Source excerpt:
════════

1. An apparatus, comprising:
a radio for receiving a calibration announcement frame from a wireless communication device indicating an upcoming calibration interval; and
a processing module for:
analyzing the calibration announcement frame to identify a first calibration operation to be performed by the wireless communication device;
based on the first calibration operation and at least one local decision criterion corresponding to the apparatus, adaptively determining whether to perform a second calibration operation during at least a portion of the upcoming calibration interval; and
upon determination to perform the second calibration operation, directing the apparatus to perform the calibration operation.
2. The apparatus of claim 1, wherein:
the first calibration operation corresponding to:
a loud and requires-silence calibration operation;
a loud and does-not-require-silence calibration operation;
a silent and requires-silence calibration operation; or
a silent and does-not-require-silence calibration operation.

════════

Dataset excerpt:
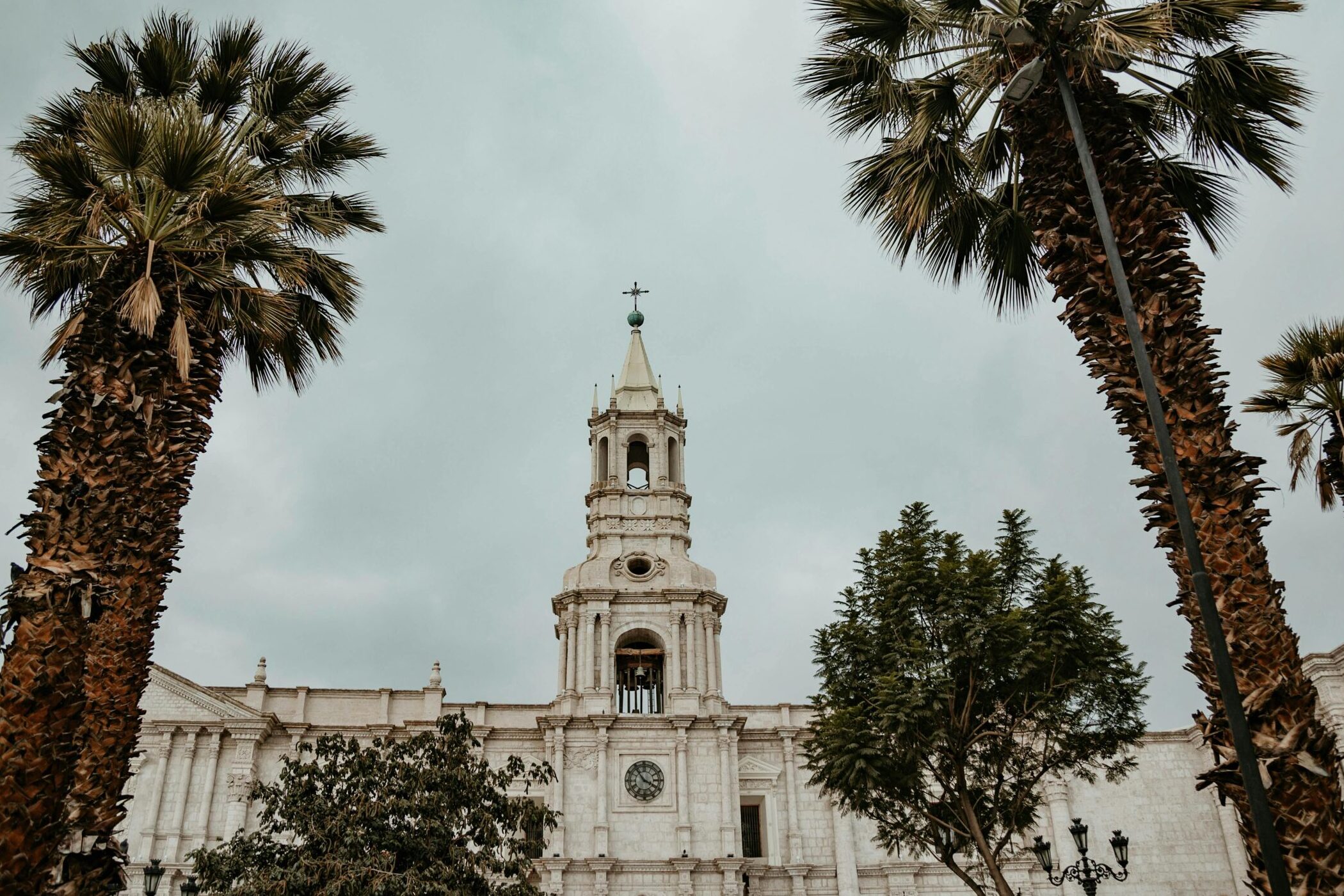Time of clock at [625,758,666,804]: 3:53
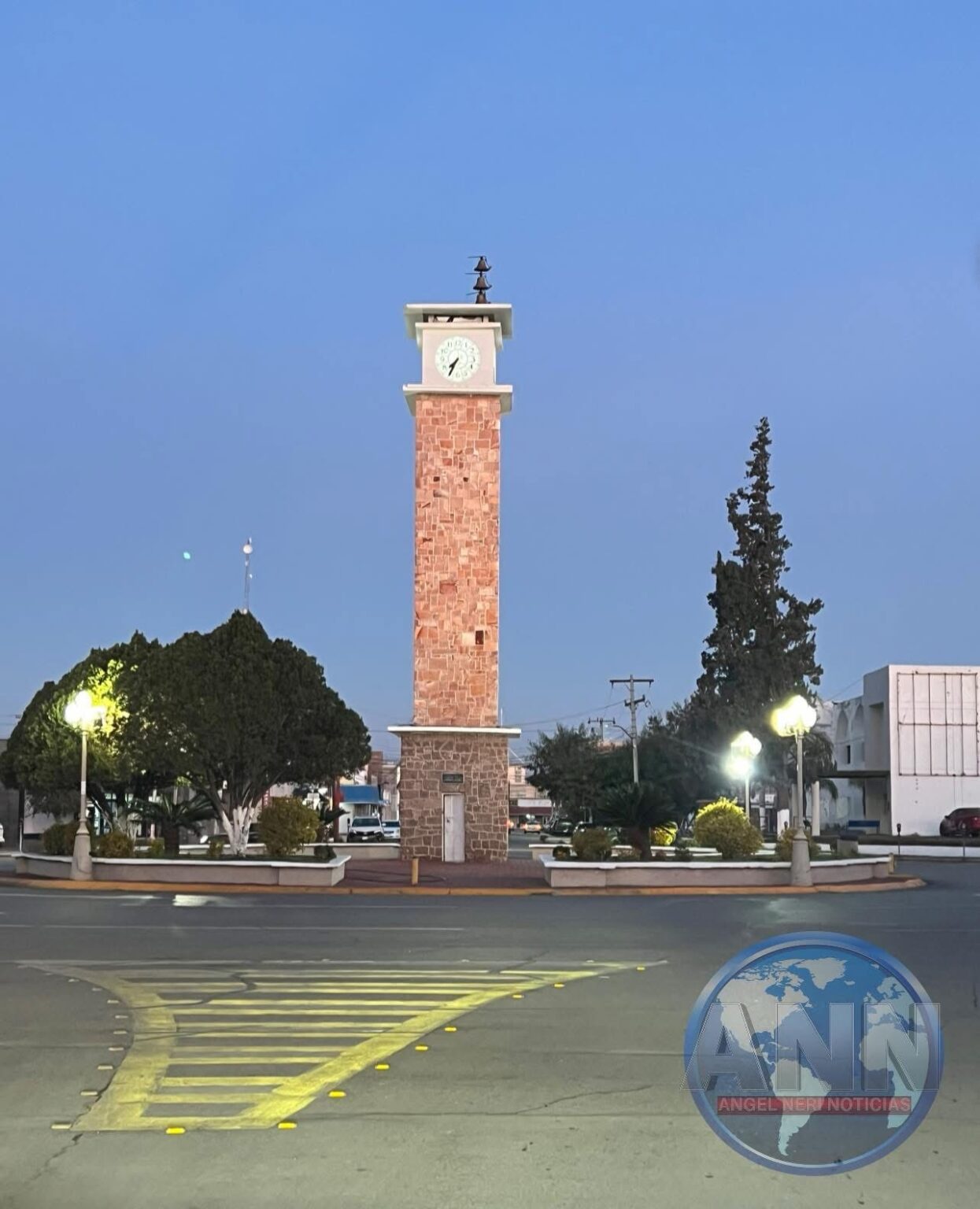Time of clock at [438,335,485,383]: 7:35
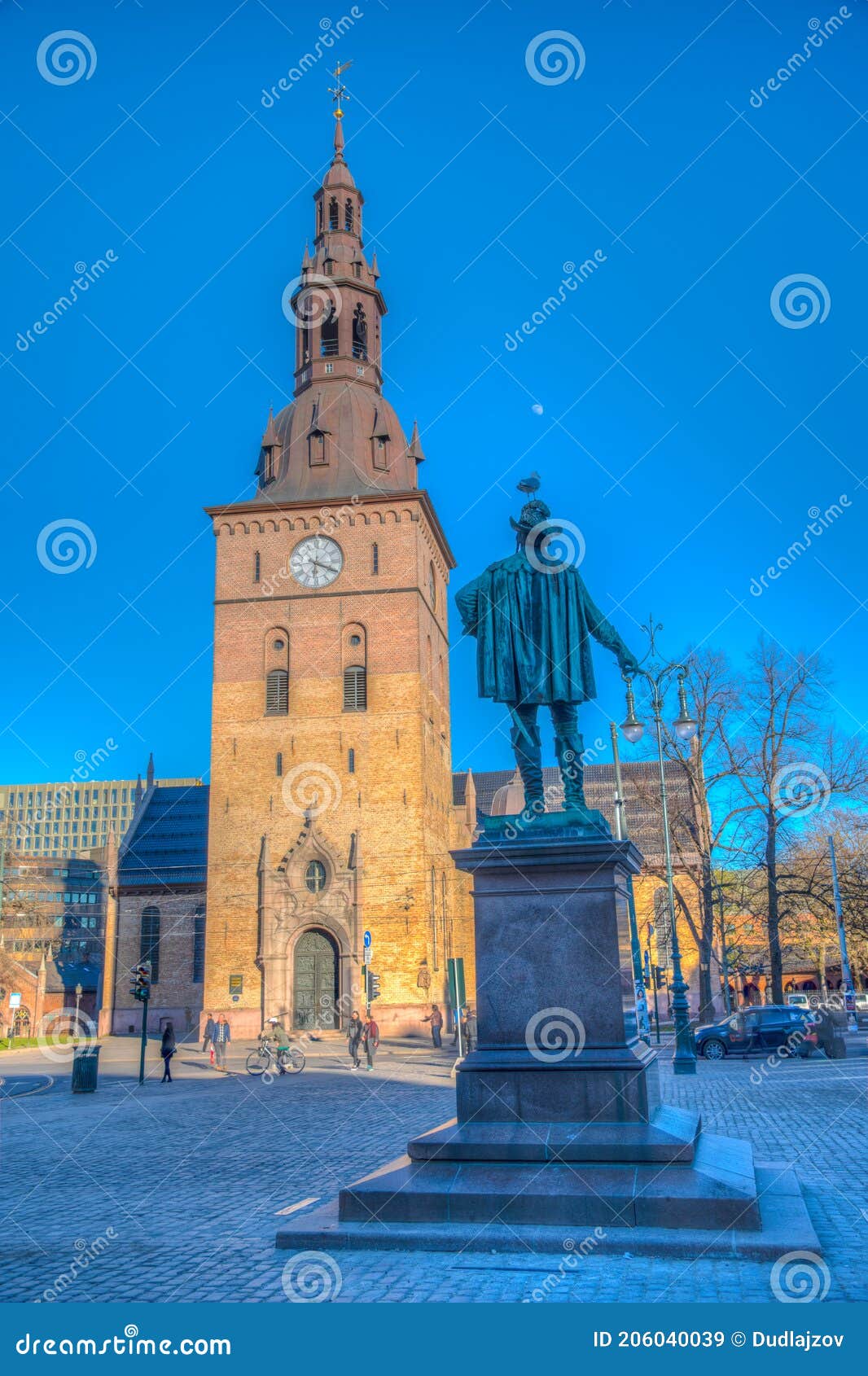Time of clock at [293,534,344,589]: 6:18
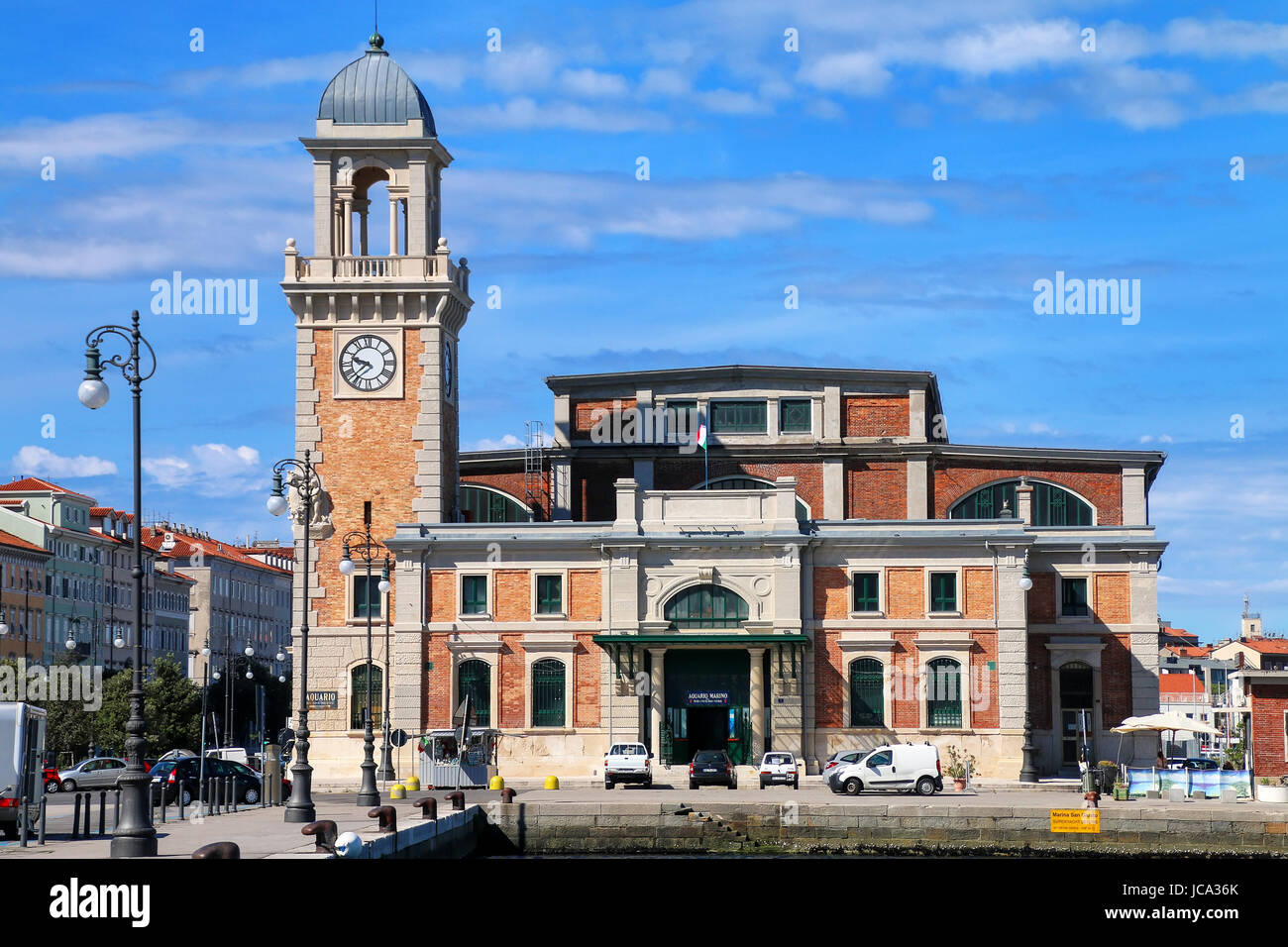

════════

Set tasks:
(a) Do these statements agree with the patent claims? Answer yes or no for each and quote the words of the claims that decide it.
(i) The radio receives a calibration announcement frame from a wireless communication device.
(ii) The processing module decides whether to perform a second calibration operation using the first calibration operation alone.
(iii) The calibration announcement frame indicates a calibration interval that has already passed.
(b) According to the patent claims, what does the processing module analyze the calibration announcement frame to identify?
(c) Write the next part of the patent claims, starting after claim 2.

Final results:
(a)
(i) Yes: "a radio for receiving a calibration announcement frame from a wireless communication device"
(ii) No: "based on the first calibration operation and at least one local decision criterion corresponding to the apparatus"
(iii) No: "indicating an upcoming calibration interval"

(b) A first calibration operation to be performed by the wireless communication device.

(c)
3. The apparatus of claim 1, wherein:
the at least one local decision criterion corresponding to at least one of a processing history, a temperature, a temperature change, a humidity level, a humidity level change, a period of time from a previous calibration operation, and whether the calibration operation being a loud and requires-silence calibration operation, a loud and does-not-require-silence calibration operation, a silent and requires-silence calibration operation, or a silent and does-not-require-silence calibration operation.
4. The apparatus of claim 1, wherein:
based on the calibration announcement frame, the processing module for directing the apparatus to perform at least one of:
enter a relatively more robust operational state from a relatively less robust operational state;
make no communication during the upcoming calibration interval.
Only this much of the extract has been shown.